Elige horizontes que reflejen intención, no conveniencia técnica: últimos cinco minutos para alertas, última hora para optimizaciones tácticas, último día para reajustes de frecuencia, última semana para modelos de valor. Evita promedios tibios que diluyen señales fuertes. Combina recencia con frecuencia y secuencia para detectar trayectorias, no puntos aislados. Un ejemplo práctico: convertir abandono de carrito más tres visitas a la página de devoluciones en un desencadenante inmediato y empático, no en un descuento genérico tardío.

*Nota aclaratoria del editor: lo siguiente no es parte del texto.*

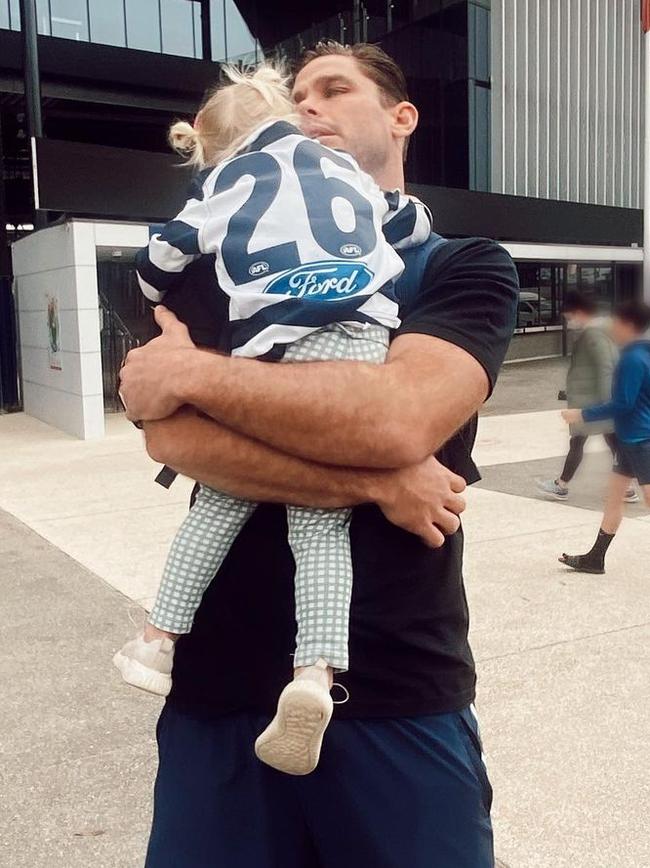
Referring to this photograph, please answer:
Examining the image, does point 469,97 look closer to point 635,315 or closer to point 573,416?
point 635,315

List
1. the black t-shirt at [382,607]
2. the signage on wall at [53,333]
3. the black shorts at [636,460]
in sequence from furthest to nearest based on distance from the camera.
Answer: the signage on wall at [53,333], the black shorts at [636,460], the black t-shirt at [382,607]

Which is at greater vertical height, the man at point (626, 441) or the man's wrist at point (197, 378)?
the man's wrist at point (197, 378)

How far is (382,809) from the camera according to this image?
1.57 metres

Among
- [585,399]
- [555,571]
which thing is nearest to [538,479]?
[585,399]

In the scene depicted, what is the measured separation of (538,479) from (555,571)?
3.42 m

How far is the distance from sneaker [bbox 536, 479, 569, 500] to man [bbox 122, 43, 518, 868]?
23.0 ft

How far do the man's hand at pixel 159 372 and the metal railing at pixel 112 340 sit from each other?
15581 mm

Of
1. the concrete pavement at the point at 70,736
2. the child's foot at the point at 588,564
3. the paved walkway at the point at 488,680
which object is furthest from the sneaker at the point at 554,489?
the concrete pavement at the point at 70,736

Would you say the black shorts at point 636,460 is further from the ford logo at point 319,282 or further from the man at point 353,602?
the ford logo at point 319,282

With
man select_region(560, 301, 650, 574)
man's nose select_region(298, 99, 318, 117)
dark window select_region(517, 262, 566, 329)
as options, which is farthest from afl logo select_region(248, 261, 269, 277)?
dark window select_region(517, 262, 566, 329)

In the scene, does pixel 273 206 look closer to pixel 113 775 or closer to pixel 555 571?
pixel 113 775

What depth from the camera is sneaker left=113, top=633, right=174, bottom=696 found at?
171 cm

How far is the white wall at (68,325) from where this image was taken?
1353 cm

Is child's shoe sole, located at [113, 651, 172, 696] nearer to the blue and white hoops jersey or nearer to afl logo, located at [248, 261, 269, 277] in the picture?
the blue and white hoops jersey
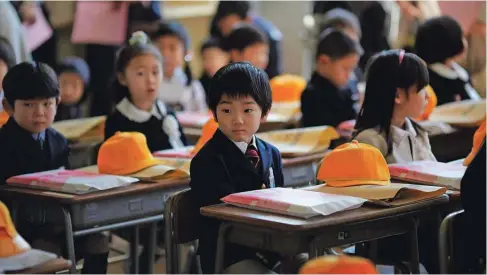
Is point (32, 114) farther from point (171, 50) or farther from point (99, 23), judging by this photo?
point (99, 23)

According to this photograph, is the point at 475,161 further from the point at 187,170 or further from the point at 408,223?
the point at 187,170

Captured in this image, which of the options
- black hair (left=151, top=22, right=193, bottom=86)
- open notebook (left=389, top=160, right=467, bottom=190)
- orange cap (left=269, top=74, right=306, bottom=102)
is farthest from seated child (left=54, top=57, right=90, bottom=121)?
open notebook (left=389, top=160, right=467, bottom=190)

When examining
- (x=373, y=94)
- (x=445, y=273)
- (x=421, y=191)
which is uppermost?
(x=373, y=94)

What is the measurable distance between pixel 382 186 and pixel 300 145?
115cm

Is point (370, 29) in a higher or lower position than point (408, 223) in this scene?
higher

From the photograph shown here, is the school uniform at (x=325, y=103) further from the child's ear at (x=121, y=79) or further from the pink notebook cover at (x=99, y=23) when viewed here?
the pink notebook cover at (x=99, y=23)

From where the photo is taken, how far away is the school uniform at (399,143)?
3441mm

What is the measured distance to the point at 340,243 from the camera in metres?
2.63

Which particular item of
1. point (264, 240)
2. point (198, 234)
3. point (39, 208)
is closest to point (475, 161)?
point (264, 240)

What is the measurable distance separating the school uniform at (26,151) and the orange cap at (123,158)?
259 millimetres

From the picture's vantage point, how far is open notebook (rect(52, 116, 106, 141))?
4.43m

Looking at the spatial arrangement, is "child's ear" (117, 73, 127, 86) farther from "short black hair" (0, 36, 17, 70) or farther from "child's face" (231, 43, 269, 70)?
"child's face" (231, 43, 269, 70)

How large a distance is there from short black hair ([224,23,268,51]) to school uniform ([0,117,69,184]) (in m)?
2.32

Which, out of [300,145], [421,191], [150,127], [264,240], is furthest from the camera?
[150,127]
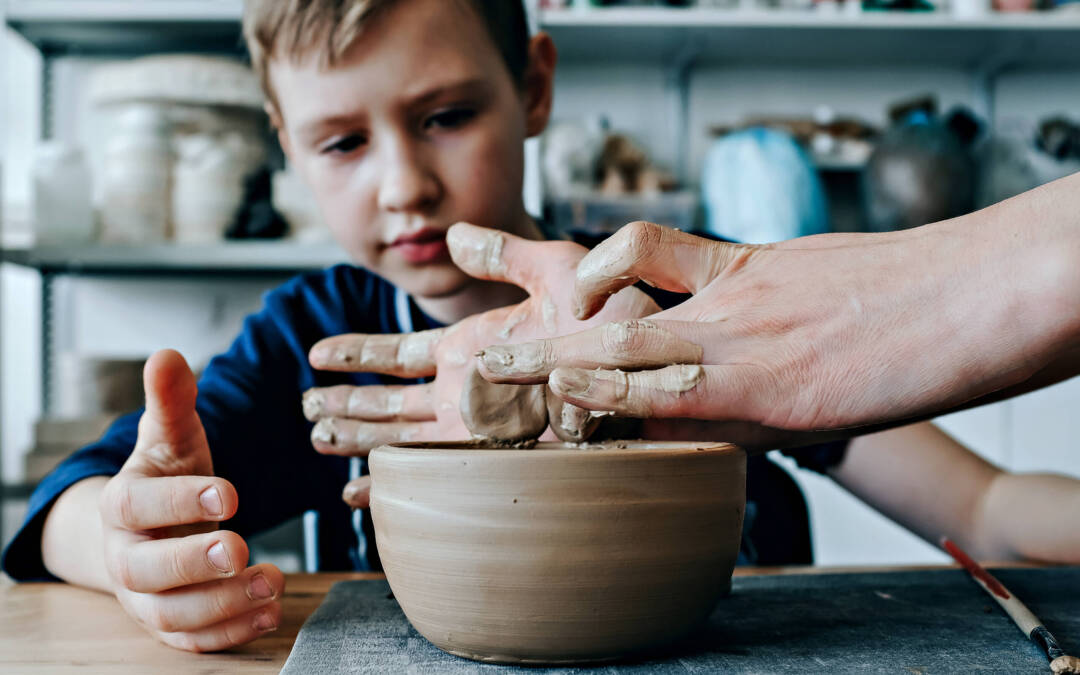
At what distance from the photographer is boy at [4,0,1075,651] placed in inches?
21.5

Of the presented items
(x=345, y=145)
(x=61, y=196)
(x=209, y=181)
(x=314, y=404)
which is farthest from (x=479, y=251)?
(x=61, y=196)

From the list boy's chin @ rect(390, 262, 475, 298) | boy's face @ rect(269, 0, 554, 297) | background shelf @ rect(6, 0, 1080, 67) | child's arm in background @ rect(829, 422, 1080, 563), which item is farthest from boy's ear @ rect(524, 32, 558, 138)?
background shelf @ rect(6, 0, 1080, 67)

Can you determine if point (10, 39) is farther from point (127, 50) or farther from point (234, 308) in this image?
point (234, 308)

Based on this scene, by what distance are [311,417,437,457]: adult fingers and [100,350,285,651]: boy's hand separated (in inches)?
6.1

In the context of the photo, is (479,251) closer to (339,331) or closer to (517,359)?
(517,359)

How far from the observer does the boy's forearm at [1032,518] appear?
0.78 m

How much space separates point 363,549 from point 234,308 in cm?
138

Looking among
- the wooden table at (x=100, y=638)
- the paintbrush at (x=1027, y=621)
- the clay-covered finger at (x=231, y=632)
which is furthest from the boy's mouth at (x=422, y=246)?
the paintbrush at (x=1027, y=621)

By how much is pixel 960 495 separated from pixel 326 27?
2.56ft

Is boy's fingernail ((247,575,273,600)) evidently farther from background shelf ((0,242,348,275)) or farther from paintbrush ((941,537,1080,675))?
background shelf ((0,242,348,275))

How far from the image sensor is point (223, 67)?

No toda decisión exige precisión absoluta. Clasifica usos por tolerancia al retraso y margen de error. Ofertas dinámicas podrían aceptar conteos aproximados por segundos, mientras reportes financieros requieren cierres verificados. Implementa late arrivals, idempotencia y marcas de agua para conciliar rapidez y veracidad sin duplicados. Comunica las garantías: qué es estimado, qué está confirmado y cuándo. Esta honestidad operacional aumenta la confianza y evita que los equipos confundan borradores rápidos con cifras finales.